Segment Start: Data shown

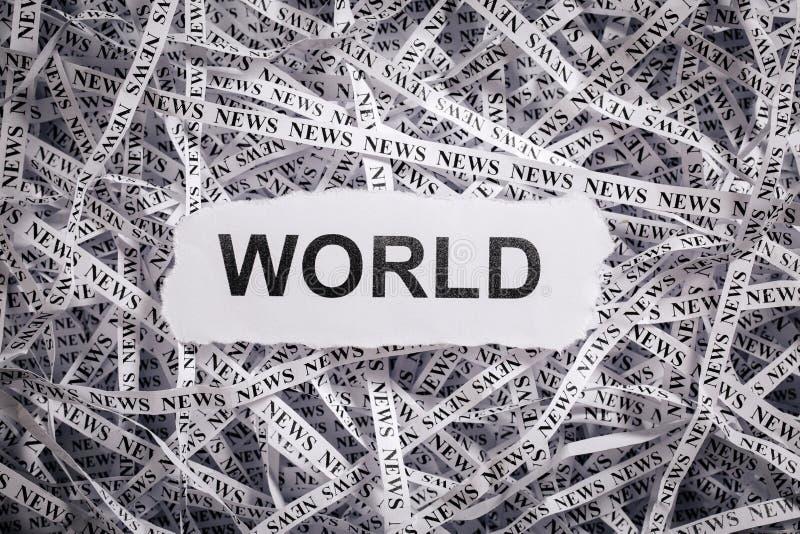 Sönderrivna stycken för Closeup och band av papper med ordet VÄRLD arkivbild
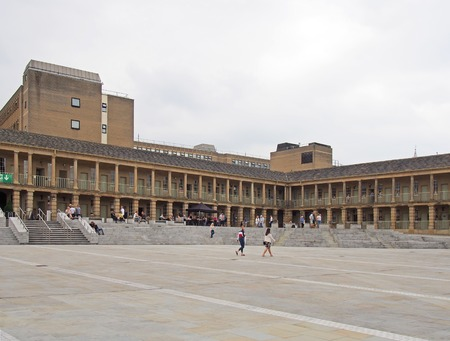 halifax, west yorkshire, united kingdom - 12 july 2019: people walking and sat on the steps of the piece hall in halifax west yorkshire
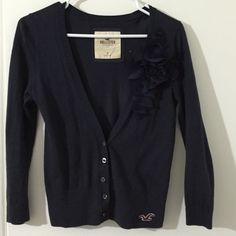 Hollister Cardigan Navy blue cardigan with large flower detail near left side. 3/4 sleeve length. Hollister Sweaters Cardigans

Segment End: Data shown

• Exercise prompt: Without the pictures, write out the entire listing exactly.

• Completed exercise:
 Sönderrivna stycken för Closeup och band av papper med ordet VÄRLD arkivbild
 halifax, west yorkshire, united kingdom - 12 july 2019: people walking and sat on the steps of the piece hall in halifax west yorkshire
 Hollister Cardigan Navy blue cardigan with large flower detail near left side. 3/4 sleeve length. Hollister Sweaters Cardigans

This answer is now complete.